Document passage
[Start of Attachment]

I doodle all the time when working. Pristine set of diagrams emerges from the chaos. I wish my computer would play along with this regime ..

eternalban · on April 6, 2012

I haven't mentioned downvotes to date, but the down votes on this is puzzling. Would the down voters care to comment as to why the comment is deemed down vote worthy? (I would think those who work/grok on memory managers do get the point.)

kevingadd · on April 6, 2012

I didn't downvote it, but it mostly read like rambling nonsense to me, so that might be why. Maybe write it so it's clear to people who don't work on memory managers all day?

scott_s · on April 6, 2012

I've worked on memory allocators, and I can't make sense of it.

FeepingCreature · on April 7, 2012

I think the idea is to differentiate between mutable and immutable data, ie. "worked on" and "final". I don't know what that would give you with regards to GC though.

dchest · on April 6, 2012

"Resist complaining about being downmodded. It never does any good, and it makes boring reading." http://ycombinator.com/newsguidelines.html

scott_s · on April 6, 2012

Brief HN discussion on that paper: http://news.ycombinator.com/item?id=586858

blinkingled · on April 6, 2012

I suspect the issue exists on 64-bit platforms as well, it's just that it doesn't impact as easily. In theory it is possible/common to have 64-bit machine with less than a ton of physical memory (VPS) and running 64-bit Go program which triggers this bug would result in similar impact as the 32-bit version.

Why yes - Issue #909 essentially confirms this - running 64-bit doesn't fundamentally change anything - it just buys more time for impact because of larger address space and hope of more physical memory. Which is sad on many levels - just mind blowing that the language designers did not think of this upfront! (Oh and Go's built in packages trigger this problem too - per #909 commenting Unicode package makes the program run!)

4ad · on April 6, 2012

Physical memory does not have anything to do with it, the virtual address space is all that matters.

It might be useful to consider that 2^64 is 2^32 * 2^32. This means the problem becomes important on 64 bit only if an application will use 10 orders of magnitude more memory. By considering the historic growth in memory capacity and usage, this will only happen around 2060.

[End of Attachment]

Collected data
[Start of Attachment]

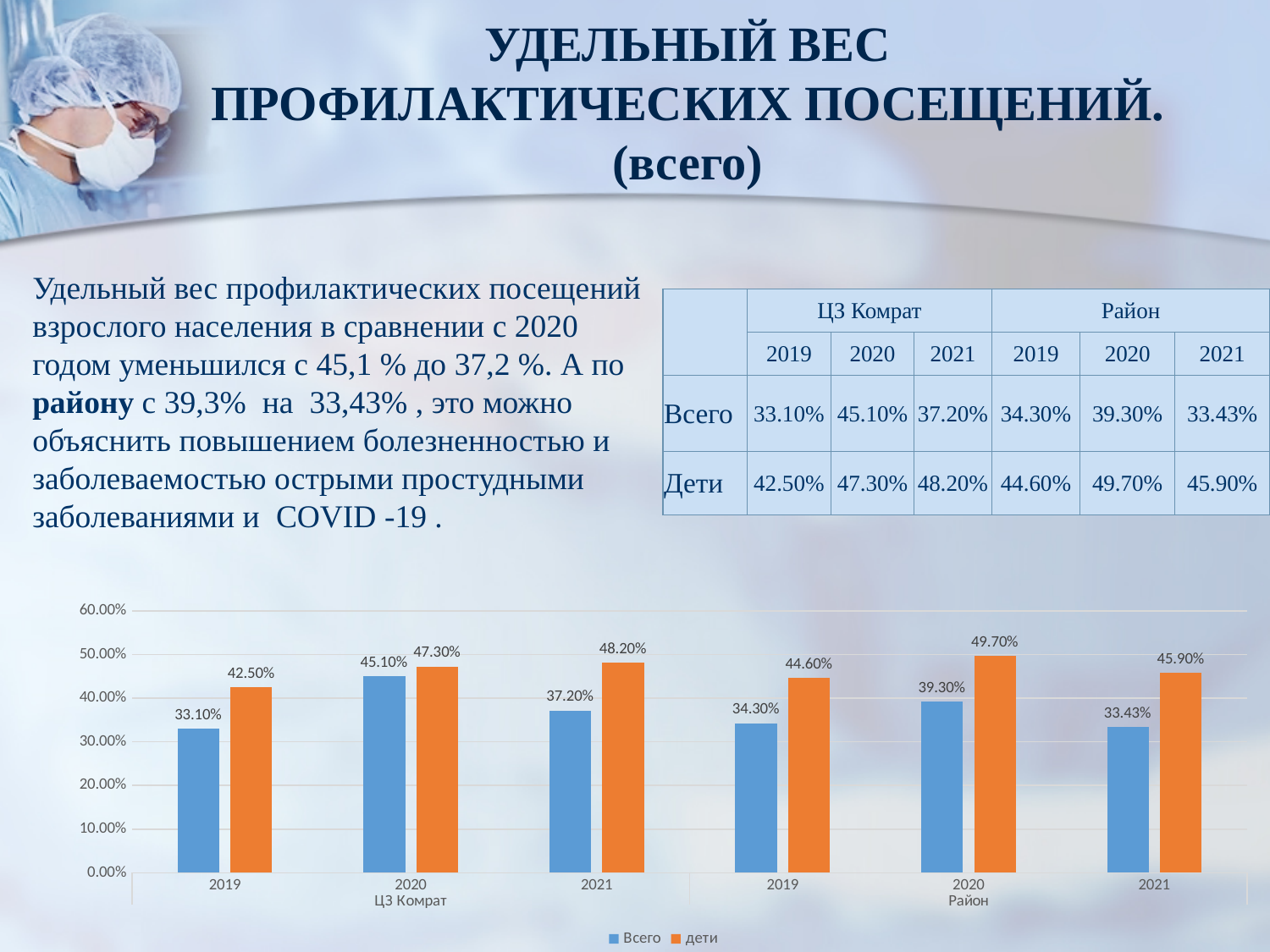
Which category has the highest value for the дети series? Район 2020 How many series does the chart legend list? 2 What colour are the bars for the дети series? orange Does the Всего series rise or fall from 2020 to 2021 for Район? fall Which is larger: Всего for ЦЗ Комрат in 2020 or Всего for Район in 2020? ЦЗ Комрат 2020 What is the value of Всего for ЦЗ Комрат in 2020? 45.10% What is the value of дети for Район in 2021? 45.90% What type of chart is shown on the slide? bar chart How many year categories are shown on the x axis of the chart? 6 What is the value of Всего for Район in 2019? 34.30% Which category has the lowest value for the Всего series? ЦЗ Комрат 2019 What is the difference between the дети and Всего values for ЦЗ Комрат in 2021? 11.00%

[End of Attachment]

Carry on the forum thread about Go's memory problems on 32-bit and 64-bit systems, starting after its last comment. The data is not needed here.

Answer for the task
blinkingled · on April 6, 2012

Check out http://code.google.com/p/go/issues/detail?id=909#c32 and the following comment that agrees with it.

This isn't just a address space leak - it is a real memory leak. On 64-bit the GC may not be so easily fooled as on 32-bit but it can still be fooled and that is a fundamental problem that will result in memory leaks - if I have 2GB RAM VPS - it doesn't help to have 2^64 bits of address space (actually it is more like 2^48 (http://en.wikipedia.org/wiki/X86-64#Virtual_address_space_de... ) - if the GC leaks memory sooner or later my process will be killed by the OS.

4ad · on April 6, 2012

Again, this has nothing to do with physical memory. It only has to do with the virtual address space.

Of course if you bump into this, it's a real leak, who said otherwise? And yes, it's possible to artificially generate the collision on 64 bit as it's the same mechanism as with 32 bit. It's about whether it happens frequent enough under normal usage patterns to be a concern. Youtube, and everybody who tried Go in production say it isn't, and that's because of reasons outlined in my first reply to you.

blinkingled · on April 6, 2012

Care to explain why? You keep insisting without explaining. Have you checked #C32 and how it clearly says it is a memory leak on both 32 and 64 bit platforms?

What is your explanation as to why this is not a memory leak and only a address space leak?

[EDIT POST YOUR UPDATE] Ok - so we are on the same page. I wasn't arguing about the likelihood at all - just the fact that it is possible troubled me as a bad GC design. Sure people use lots of crappy software on servers - doesn't mean it's a sound idea :)

4ad · on April 6, 2012

But it is a real leak, it's just an artificially created leak. These might be interesting to investigate for DOS potential, but they don't happen under regular usage because you are searching a needle in a haystack.

[edit after your update]

Each GC strategy has its drawbacks, for example the one used by Go has the least overhead in extra memory usage, and it's also simple to understand and implement. Mono got its precise GC only last year, it survived 8 years with a conservative GC. Go is only two years old.

luriel · on April 6, 2012

It is possible to artificially fool any GC into leaking memory, only question is whatever it happens in practice.

In practice the Go GC never leaks memory on 64bit systems and for most programs never on 32bit systems either.

luriel · on April 6, 2012

gccgo is better on 32bit systems: https://groups.google.com/d/msg/golang-nuts/qxlxu5RZAl0/NS71...

Note that work on the garbage collector is ongoing post-Go1, a faster parallel GC is in process being merged: http://codereview.appspot.com/5279048/

But ultimately 32bit systems don't seem to be a big issue for Google or anyone else using Go in production (and there are quite a few big organizations using it: http://go-lang.cat-v.org/organizations-using-go ).

Most people moved to 64bits a while ago so the amount of attention the 32bit port gets will never be the same.

bad_user · on April 6, 2012

You know, that kind of sucks ... there are many machines around that are still on 32 bits.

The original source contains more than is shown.